START MATERIAL SHOWN
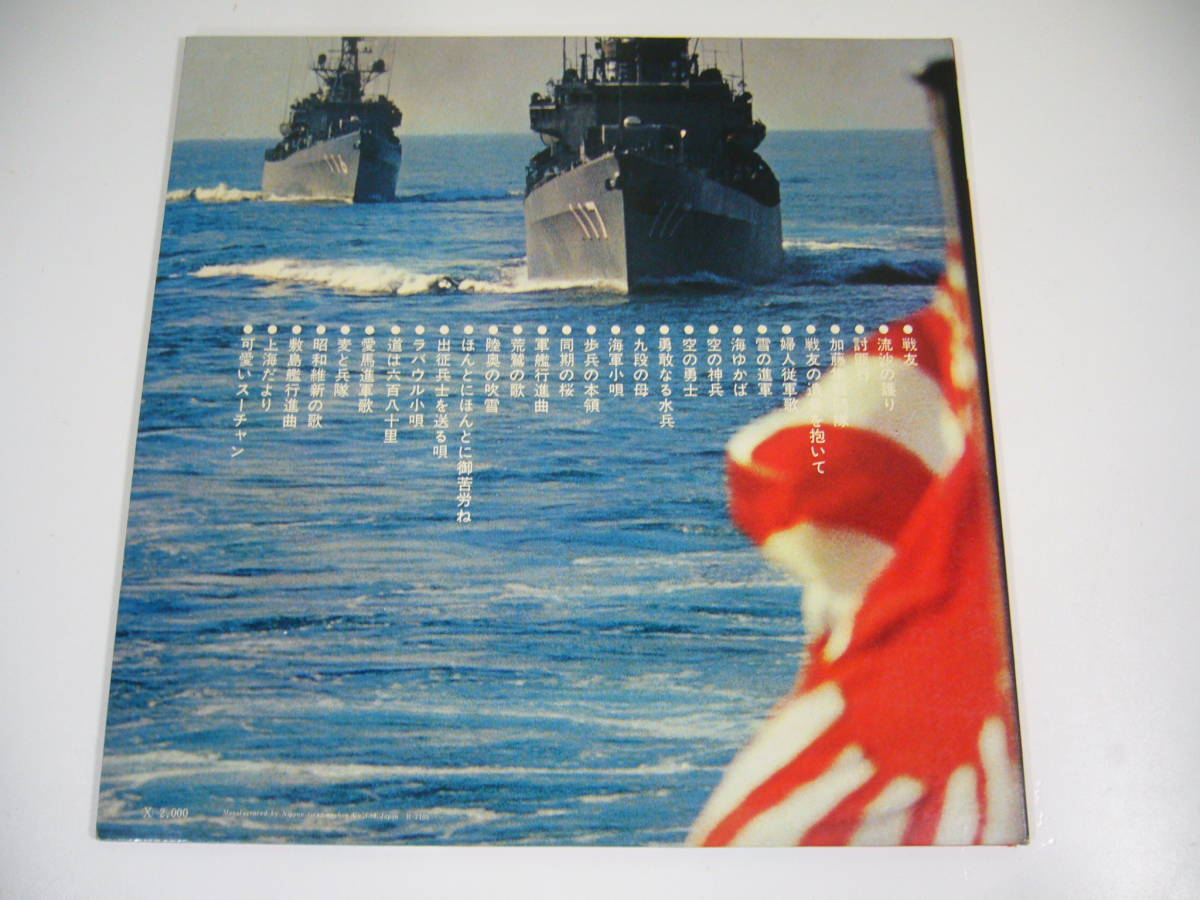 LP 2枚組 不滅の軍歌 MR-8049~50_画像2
END MATERIAL SHOWN
START MATERIAL SHOWN
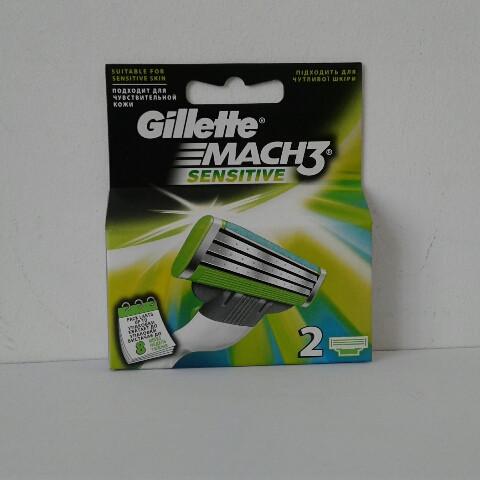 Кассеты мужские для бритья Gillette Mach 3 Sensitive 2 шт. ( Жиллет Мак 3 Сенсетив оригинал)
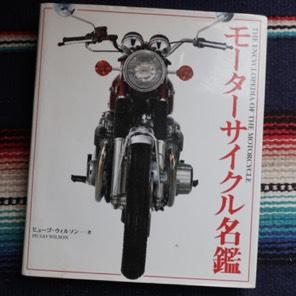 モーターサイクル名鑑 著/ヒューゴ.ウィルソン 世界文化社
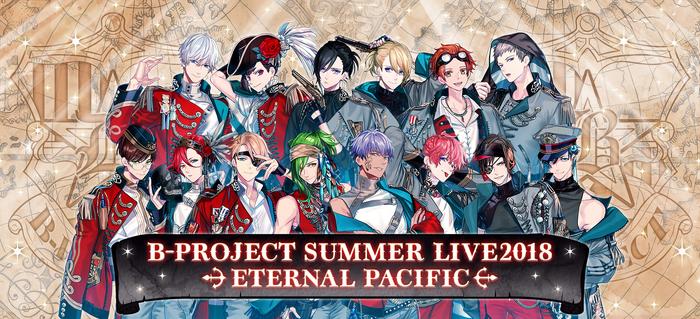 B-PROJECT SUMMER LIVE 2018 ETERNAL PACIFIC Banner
END MATERIAL SHOWN
TASK ITEM: Return only the part above that opens with the line containing "Кассеты мужские для" and closes with the line containing "B-PROJECT SUMMER LIVE", exactly and with both ends, skipping the pictures.

TASK OUTPUT:
 Кассеты мужские для бритья Gillette Mach 3 Sensitive 2 шт. ( Жиллет Мак 3 Сенсетив оригинал)
 モーターサイクル名鑑 著/ヒューゴ.ウィルソン 世界文化社
 B-PROJECT SUMMER LIVE 2018 ETERNAL PACIFIC Banner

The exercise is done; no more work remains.